I played both the guitar and trumpet, and occasionally the organ, into the seventh grade. But I needed orthodontic braces and playing trumpet got pretty uncomfortable with all of that metal in my mouth. So carried on with guitar, quite passionately. I relied less and less on the listening cues from my family and started exploring music with increasing independence. Among the musicians who resonated with me from a young age were The Beatles, Chuck Berry, Bruce Springsteen, Jethro Tull, and Stevie Wonder. During my high school years, my listening tastes expanded dramatically. I was discovering Jeff Beck, the Grateful Dead, Santana, Jimi Hendrix, Mahavishnu Orchestra, and Bach. I had started playing guitar more improvisationally. My braces were removed during my freshman year of high school, and though my “main instrument” was definitely guitar, I did pick up the horn once in a while.
By the time I’d reached my senior year in high school, I was playing trumpet again somewhat regularly. My improvisational tendencies and musical curiosity led me to explore more jazz. I went to the record store and without any prior exposure to his music, I bought the album “Live at the Plugged Nickel 1965” by the Miles Davis Quintet. When I got home, I listened to all four sides of the double album set. I had never heard anything like that. This wasn’t Al Hirt or Chuck Mangione jazz; no, this was different. The next morning I listened to the entire album set again. I was fascinated and confused and intimidated and inspired all at once. Later that morning I picked up my trumpet, put the mouthpiece in, brought it up to my lips, and paused. I put the trumpet down, removed its mouthpiece, put it all back into its case, and never played again.

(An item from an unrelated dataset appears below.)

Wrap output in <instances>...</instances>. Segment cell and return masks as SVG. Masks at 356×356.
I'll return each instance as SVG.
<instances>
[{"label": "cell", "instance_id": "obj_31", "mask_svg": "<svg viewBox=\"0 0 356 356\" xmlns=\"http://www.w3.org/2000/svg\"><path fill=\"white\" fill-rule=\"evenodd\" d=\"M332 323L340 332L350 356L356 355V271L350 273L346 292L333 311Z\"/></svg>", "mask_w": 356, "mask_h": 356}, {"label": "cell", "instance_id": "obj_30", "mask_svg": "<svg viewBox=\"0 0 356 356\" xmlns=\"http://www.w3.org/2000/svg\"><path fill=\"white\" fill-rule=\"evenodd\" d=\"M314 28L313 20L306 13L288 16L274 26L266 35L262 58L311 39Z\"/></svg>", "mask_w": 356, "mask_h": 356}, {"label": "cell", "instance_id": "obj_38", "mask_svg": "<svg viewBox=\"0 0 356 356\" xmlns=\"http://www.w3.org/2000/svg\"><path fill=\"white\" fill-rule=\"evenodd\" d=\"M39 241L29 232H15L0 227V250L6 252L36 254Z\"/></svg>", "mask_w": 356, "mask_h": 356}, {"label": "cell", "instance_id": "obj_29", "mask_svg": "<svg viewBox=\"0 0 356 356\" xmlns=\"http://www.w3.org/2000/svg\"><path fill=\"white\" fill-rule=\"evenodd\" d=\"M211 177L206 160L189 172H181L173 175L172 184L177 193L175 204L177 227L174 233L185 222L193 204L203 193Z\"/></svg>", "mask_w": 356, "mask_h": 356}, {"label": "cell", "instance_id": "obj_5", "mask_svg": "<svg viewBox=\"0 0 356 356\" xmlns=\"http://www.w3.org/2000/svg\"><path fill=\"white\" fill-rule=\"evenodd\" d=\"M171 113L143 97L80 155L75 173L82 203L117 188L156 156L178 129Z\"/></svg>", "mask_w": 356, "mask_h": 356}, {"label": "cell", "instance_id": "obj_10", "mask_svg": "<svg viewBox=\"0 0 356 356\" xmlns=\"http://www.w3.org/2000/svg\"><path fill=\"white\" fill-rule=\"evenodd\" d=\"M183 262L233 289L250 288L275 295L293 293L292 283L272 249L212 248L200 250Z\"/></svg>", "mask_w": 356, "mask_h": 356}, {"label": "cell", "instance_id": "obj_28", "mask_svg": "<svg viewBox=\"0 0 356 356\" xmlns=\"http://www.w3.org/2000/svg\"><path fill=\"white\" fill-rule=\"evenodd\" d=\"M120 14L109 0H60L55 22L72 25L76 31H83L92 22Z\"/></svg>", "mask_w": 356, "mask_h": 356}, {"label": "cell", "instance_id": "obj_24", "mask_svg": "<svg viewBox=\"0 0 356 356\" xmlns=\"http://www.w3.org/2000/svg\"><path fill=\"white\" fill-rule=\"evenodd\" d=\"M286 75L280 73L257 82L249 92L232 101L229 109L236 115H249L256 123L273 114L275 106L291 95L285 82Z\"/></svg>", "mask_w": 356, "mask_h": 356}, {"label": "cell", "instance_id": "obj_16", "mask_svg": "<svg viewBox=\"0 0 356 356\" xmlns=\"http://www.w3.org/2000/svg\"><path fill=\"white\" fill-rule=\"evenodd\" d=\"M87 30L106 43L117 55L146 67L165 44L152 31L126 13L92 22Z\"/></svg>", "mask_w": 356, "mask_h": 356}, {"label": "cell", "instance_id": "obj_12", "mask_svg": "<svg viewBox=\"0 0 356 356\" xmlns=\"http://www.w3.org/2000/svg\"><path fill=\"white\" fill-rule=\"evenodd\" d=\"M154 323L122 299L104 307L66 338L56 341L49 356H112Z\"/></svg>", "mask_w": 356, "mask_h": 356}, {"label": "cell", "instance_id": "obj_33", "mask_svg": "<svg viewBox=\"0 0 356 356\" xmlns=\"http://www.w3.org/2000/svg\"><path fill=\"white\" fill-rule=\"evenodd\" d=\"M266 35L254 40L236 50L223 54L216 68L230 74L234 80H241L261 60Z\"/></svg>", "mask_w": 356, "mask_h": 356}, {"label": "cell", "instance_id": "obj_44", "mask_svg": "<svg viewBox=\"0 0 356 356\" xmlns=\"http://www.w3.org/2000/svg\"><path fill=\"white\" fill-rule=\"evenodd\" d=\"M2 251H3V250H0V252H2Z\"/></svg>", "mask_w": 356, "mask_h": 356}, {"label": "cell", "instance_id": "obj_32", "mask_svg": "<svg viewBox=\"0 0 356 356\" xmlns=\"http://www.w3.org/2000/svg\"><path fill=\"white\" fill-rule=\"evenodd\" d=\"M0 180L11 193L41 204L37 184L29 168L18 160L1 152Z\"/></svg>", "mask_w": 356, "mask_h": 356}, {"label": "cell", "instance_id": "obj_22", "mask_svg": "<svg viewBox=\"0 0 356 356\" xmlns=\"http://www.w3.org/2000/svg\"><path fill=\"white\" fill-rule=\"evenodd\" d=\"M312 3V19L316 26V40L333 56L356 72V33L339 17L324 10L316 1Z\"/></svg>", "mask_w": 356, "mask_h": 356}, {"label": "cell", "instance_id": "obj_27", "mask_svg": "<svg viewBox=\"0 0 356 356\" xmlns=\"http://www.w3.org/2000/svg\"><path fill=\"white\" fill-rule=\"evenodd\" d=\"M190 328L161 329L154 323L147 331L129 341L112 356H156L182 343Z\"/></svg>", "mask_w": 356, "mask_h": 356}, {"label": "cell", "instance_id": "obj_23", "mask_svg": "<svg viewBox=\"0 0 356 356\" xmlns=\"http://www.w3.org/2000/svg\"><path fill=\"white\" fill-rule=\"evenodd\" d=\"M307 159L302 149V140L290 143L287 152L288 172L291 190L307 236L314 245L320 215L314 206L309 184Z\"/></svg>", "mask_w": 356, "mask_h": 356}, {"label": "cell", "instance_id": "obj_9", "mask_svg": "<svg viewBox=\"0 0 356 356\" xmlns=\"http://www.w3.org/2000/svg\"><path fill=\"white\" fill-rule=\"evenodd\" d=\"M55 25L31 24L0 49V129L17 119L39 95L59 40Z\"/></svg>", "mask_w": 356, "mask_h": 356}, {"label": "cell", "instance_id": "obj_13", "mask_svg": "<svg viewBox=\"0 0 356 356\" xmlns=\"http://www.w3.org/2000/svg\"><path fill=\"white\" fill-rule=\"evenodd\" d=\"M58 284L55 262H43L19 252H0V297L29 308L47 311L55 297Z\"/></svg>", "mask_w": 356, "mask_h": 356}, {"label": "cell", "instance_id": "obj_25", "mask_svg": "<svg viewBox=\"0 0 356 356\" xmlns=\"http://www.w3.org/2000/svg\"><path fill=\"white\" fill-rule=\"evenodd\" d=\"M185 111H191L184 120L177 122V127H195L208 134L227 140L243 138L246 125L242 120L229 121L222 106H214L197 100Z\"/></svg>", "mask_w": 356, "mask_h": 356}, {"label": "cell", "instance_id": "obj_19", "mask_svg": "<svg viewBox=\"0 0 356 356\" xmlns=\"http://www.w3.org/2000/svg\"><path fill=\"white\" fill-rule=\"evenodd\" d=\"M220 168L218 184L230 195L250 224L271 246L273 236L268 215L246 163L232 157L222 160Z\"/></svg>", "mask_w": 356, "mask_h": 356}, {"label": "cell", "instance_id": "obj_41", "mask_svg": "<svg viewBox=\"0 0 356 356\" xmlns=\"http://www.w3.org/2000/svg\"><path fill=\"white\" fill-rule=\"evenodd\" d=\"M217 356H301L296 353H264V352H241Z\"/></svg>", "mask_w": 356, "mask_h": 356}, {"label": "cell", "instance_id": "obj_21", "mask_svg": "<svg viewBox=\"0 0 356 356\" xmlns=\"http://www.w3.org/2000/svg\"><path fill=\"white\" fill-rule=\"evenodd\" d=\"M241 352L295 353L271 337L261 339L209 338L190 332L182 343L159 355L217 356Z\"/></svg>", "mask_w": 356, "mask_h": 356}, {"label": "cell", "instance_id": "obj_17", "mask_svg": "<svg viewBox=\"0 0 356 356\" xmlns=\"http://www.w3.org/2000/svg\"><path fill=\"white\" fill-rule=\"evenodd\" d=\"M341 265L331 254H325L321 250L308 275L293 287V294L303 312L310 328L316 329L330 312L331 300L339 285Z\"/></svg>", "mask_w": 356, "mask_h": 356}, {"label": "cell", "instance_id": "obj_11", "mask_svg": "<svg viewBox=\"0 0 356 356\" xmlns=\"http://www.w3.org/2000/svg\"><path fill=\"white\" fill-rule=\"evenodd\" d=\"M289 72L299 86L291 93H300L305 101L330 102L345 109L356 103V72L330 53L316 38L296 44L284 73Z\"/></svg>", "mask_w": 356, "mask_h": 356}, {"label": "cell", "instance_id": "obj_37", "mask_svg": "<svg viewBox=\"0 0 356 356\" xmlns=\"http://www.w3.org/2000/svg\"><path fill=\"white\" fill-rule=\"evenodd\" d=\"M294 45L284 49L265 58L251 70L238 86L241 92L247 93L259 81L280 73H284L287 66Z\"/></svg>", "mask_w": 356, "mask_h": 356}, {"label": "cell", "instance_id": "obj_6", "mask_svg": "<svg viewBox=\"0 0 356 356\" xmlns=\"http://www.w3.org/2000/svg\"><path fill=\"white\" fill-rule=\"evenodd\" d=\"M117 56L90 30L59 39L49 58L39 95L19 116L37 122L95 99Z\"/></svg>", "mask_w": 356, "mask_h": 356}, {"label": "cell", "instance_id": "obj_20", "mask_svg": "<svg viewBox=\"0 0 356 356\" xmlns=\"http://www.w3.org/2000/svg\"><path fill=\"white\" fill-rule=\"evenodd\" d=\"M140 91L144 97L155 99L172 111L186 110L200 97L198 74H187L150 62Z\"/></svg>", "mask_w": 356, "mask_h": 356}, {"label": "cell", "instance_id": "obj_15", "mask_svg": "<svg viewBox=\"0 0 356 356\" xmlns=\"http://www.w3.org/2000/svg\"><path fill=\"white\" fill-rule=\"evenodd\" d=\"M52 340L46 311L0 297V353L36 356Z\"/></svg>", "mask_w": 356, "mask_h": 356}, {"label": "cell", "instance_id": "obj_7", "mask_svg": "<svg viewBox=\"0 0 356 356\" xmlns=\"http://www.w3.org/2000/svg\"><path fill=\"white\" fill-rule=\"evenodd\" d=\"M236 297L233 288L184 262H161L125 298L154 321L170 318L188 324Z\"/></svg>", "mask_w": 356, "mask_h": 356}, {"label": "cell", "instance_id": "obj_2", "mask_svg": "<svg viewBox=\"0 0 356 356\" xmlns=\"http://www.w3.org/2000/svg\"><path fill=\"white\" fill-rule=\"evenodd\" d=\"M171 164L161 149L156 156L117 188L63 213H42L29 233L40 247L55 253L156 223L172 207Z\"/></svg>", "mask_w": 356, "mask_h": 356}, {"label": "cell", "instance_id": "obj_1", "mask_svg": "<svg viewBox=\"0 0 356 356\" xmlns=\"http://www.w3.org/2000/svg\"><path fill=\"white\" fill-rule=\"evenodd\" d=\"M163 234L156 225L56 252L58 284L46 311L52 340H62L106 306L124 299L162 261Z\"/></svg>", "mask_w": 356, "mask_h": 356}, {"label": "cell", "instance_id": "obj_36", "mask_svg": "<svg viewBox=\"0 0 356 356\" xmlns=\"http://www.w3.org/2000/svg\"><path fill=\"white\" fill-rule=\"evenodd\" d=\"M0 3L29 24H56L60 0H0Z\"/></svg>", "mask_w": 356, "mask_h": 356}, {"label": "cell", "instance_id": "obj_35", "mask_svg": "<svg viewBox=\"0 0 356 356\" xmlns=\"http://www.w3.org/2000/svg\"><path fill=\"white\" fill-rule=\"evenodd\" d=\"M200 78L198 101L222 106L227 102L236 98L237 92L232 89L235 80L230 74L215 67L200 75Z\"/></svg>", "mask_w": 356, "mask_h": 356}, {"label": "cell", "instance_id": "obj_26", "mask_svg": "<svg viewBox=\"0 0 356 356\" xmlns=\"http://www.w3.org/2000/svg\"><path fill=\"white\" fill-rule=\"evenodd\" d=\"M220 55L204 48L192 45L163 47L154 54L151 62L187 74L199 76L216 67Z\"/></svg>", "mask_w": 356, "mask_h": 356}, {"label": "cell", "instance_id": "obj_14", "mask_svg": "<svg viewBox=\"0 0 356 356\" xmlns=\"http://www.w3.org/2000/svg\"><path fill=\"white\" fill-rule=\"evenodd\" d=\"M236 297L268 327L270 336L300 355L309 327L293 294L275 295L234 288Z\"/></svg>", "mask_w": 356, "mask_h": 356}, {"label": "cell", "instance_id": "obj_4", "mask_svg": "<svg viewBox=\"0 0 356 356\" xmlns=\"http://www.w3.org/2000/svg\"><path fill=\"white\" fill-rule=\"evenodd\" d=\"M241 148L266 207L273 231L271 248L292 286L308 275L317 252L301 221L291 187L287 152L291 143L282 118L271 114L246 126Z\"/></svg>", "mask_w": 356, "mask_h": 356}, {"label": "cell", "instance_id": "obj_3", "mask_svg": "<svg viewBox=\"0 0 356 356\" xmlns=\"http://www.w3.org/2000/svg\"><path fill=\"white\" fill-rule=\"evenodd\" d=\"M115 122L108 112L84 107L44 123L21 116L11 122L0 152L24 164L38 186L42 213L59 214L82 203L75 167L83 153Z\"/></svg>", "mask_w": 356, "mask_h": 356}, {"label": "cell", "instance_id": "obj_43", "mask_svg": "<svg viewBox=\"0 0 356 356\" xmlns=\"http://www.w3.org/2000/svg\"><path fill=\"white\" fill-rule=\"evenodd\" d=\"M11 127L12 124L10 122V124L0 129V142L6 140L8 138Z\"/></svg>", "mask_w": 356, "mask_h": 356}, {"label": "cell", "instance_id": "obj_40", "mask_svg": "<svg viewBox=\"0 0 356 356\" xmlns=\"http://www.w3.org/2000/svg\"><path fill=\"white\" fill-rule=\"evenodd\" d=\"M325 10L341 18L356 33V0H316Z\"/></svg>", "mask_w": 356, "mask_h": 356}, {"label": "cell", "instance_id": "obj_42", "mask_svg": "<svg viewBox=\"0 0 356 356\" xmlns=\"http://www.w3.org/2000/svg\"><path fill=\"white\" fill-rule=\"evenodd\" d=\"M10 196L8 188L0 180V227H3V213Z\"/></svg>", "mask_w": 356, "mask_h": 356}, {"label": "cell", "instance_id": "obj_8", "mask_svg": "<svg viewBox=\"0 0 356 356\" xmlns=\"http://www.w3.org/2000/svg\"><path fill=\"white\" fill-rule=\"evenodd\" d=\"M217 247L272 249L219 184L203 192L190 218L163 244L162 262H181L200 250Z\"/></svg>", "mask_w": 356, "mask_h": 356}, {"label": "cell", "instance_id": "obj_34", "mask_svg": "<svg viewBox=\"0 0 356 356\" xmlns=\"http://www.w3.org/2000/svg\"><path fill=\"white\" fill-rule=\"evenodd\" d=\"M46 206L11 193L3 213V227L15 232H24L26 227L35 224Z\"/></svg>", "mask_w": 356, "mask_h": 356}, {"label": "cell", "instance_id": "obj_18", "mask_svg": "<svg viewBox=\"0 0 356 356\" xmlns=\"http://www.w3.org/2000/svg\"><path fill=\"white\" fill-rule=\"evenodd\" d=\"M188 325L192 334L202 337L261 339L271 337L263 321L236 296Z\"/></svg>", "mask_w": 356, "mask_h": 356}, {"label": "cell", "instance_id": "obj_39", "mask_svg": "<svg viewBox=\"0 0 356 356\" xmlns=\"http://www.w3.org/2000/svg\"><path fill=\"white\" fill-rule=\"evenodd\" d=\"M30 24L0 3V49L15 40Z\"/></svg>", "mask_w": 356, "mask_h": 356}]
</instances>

In short form, Mile Davis’s second great quintet is the reason I stopped playing trumpet. As with most situations, the long form is a bit more nuanced. With enormous efficiency, the concept of “being a great player requires that you be a great listener” hit me like never before. I realized that I had a lot more music to listen to before I could even imagine playing that way. The sensation of being overwhelmed by music had happened for the first time in my life. It would happen again, perhaps a decade or so later, when I made the decision to stop pursuing any career at all in music or entertainment. But at the time, I carried on with my musical ambitions, channeled through guitar and when the opportunity presented itself, piano.